エピローグ
「やあ、リディア」
リディアはヴィルヘイムに呼ばれ、登城した。従者に案内され中庭に着くとそこには既に彼が待っていた。いつもの意地悪そうな笑みを浮かべて……。
「今日は式の日取りが決まったから、真っ先に君に知らせたくてね」
「そうですか」
「相変わらず冷たいな。僕達の式だよ。もっと嬉しそうにして欲しいなぁ」
アロイスと婚約破棄してから、リディアは程なくしてヴィルヘイムと婚約をした。彼の強い希望だったらしいが……リディアには彼の意図する事が分からずにいた。
「……ヴィルヘイム様は、何故私を婚約者になさったんですか?同情や哀れみですか?」
あんな形で婚約破棄になったのだ。次婚約するのは難しいだろう。最悪修道院に入る事も覚悟した。だが彼は、迷う事なくリディアを選んでくれた。
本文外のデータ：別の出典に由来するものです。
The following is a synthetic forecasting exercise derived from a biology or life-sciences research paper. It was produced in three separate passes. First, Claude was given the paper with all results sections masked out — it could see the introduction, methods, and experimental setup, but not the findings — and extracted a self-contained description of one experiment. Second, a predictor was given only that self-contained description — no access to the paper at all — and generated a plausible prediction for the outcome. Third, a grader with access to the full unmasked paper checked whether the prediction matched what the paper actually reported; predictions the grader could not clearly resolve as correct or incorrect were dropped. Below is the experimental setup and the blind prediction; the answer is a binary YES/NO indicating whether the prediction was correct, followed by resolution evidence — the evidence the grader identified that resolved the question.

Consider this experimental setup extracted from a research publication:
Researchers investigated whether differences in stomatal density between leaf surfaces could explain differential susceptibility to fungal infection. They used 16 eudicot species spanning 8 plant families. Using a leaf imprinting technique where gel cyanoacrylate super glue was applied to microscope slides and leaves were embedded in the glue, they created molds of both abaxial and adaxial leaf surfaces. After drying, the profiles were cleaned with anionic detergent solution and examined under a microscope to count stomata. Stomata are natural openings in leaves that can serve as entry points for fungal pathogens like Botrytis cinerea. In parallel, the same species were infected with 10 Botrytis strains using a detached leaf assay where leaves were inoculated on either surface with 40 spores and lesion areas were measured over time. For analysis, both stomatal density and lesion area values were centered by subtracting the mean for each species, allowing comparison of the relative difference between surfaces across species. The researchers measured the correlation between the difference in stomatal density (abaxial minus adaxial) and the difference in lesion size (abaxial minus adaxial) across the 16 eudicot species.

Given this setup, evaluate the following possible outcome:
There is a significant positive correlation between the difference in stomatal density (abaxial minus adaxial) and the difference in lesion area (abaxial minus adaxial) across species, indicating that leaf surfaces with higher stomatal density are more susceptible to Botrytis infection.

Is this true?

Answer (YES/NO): NO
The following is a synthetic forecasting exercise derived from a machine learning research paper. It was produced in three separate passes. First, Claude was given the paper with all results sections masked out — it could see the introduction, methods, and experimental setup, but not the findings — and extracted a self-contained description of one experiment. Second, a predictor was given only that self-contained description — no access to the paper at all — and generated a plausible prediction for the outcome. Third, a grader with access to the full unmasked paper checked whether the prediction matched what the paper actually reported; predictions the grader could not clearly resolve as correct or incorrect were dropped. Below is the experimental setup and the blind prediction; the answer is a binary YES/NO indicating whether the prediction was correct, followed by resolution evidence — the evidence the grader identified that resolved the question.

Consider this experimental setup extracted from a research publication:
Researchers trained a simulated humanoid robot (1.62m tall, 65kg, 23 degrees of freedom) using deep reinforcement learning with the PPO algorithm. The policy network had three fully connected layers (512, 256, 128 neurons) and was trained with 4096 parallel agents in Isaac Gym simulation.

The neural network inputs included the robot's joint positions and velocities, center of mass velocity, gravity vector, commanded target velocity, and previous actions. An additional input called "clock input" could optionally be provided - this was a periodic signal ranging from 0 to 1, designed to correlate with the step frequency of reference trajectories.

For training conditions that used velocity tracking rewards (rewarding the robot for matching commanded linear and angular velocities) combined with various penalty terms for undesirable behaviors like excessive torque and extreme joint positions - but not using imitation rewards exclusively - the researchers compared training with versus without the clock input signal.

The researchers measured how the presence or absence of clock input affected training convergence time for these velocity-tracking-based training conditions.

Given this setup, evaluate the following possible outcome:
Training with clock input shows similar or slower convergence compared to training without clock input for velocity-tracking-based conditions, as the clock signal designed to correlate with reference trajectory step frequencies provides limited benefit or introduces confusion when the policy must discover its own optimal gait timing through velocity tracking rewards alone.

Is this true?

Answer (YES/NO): NO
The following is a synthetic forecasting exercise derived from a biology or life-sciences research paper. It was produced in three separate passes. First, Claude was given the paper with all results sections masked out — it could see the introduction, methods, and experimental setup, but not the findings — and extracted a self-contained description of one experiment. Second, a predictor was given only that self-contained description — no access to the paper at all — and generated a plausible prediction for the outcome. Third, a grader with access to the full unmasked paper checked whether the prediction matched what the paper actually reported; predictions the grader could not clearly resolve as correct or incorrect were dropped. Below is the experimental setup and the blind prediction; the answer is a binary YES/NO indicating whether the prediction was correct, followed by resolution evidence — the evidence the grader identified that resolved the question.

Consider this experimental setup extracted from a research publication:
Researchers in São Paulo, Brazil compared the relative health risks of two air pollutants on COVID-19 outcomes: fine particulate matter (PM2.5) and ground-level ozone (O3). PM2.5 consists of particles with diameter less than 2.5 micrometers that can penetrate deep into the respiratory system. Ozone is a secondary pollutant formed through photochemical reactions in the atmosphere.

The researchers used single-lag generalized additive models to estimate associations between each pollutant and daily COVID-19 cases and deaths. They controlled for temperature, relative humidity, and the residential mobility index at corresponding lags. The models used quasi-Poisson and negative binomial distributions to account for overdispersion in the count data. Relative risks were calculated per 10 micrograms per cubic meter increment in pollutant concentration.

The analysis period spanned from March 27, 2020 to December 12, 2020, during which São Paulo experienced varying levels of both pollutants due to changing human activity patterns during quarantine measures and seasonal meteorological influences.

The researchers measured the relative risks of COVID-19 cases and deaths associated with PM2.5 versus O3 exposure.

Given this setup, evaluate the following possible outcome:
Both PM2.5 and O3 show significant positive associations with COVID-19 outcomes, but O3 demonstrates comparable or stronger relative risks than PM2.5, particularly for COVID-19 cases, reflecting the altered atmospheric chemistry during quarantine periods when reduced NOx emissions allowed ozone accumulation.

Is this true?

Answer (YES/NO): NO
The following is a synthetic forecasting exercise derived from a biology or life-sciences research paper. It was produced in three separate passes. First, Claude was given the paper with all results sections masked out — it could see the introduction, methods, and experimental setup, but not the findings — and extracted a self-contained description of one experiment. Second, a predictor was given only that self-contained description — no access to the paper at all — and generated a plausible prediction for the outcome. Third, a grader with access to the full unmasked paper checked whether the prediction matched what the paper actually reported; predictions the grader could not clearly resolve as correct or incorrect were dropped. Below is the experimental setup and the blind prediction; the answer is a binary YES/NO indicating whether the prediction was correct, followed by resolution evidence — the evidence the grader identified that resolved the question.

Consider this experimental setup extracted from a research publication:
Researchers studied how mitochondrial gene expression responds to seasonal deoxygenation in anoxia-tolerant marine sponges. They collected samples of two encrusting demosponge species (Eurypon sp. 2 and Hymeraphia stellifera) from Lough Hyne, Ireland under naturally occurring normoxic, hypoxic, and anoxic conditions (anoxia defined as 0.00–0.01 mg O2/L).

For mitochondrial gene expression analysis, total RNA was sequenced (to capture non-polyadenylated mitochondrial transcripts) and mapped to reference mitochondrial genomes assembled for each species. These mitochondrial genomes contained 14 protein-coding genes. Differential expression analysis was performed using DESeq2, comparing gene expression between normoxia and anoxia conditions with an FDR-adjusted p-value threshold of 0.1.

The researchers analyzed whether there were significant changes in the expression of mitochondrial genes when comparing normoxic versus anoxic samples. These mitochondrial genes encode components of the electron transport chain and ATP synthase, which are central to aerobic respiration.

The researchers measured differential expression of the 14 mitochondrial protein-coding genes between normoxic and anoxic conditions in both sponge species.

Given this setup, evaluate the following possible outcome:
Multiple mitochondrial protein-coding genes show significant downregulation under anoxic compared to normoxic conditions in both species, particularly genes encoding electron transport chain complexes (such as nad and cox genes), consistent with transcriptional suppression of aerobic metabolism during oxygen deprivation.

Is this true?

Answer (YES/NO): NO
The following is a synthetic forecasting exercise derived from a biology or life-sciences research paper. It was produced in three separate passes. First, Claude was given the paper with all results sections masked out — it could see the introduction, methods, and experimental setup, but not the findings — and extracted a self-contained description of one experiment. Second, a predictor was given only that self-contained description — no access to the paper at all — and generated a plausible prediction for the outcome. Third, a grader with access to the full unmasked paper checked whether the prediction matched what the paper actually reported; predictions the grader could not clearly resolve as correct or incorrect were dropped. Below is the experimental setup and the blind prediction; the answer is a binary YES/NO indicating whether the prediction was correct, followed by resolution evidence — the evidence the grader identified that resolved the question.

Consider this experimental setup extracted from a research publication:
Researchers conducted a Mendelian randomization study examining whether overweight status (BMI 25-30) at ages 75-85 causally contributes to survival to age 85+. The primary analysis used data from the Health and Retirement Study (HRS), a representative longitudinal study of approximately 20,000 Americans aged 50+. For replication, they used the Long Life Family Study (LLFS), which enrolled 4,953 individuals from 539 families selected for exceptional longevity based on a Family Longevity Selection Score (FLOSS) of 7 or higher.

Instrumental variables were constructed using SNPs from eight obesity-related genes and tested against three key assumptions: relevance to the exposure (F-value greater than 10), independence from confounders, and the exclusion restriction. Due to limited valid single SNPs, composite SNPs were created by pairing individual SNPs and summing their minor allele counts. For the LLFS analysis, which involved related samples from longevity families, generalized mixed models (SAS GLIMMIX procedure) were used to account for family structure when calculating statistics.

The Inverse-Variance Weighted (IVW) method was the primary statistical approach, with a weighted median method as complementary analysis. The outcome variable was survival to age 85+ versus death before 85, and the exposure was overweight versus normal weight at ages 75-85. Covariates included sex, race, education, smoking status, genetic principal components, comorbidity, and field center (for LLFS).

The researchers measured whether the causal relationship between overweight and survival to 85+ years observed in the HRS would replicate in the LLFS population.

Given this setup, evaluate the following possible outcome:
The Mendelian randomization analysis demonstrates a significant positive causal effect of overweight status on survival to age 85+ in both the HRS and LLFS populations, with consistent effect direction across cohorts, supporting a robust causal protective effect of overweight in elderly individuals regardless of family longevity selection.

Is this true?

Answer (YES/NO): NO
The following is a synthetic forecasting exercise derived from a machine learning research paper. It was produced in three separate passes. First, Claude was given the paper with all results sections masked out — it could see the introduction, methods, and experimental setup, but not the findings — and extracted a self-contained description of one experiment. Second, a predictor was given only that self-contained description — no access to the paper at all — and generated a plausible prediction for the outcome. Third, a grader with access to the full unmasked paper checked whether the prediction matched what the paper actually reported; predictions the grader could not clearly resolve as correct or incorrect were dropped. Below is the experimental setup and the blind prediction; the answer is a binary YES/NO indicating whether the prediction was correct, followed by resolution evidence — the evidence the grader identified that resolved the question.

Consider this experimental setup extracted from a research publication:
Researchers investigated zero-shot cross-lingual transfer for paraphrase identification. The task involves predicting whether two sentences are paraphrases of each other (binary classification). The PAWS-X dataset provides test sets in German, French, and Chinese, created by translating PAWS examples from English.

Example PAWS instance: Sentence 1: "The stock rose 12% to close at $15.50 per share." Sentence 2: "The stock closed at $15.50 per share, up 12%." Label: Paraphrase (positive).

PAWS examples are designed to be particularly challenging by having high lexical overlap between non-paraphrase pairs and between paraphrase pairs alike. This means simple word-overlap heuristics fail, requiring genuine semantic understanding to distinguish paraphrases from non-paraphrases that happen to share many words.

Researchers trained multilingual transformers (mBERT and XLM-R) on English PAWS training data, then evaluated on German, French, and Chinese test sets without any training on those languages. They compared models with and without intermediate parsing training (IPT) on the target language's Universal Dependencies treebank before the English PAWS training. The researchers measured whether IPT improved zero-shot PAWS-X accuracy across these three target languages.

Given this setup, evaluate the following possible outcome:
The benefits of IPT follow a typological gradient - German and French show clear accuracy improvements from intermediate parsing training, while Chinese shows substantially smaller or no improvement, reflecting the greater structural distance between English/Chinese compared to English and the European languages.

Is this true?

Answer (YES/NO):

「違うよ。リディア、君が好きだからに決まってるじゃないか」
ヴィルヘイムはそう言うと席を立ち、リディアの横に跪いた。
「ヴィルヘイム様⁉︎」
手を取られ口付けをされる。戸惑いながらも、恥ずかしさにリディアは頬を染めた。
「ずっと、君が欲しかった」
「ずっと……?」
「そう、ずっとね。ようやく僕のモノになった。リディア、これからは君は僕だけのモノだよ。浮気なんてしちゃダメだからね?無論僕も君だけだよ。アロイスとは違って僕は一途だし、君を不安になんてさせないからね。……でももし、万が一君が他の男に気のある素振りなんて見せたら……」
リディアは息を呑む。彼の笑みが少し怖く感じた。
「その男を、殺しちゃうかも」
「っ……」
不意に抱き寄せられた。
「でも、安心して?僕は君を何があっても離さないから……。僕達の仲を邪魔するものは、また排除するだけだからね」
「ヴィルヘイム、様……?」
「愛してるよ、僕のリディア。2人で、幸せになろうね」
リディアとヴィルヘイムの婚儀の日、アロイスの訃報が届いた。死因は不明。突然死だったそうだ……。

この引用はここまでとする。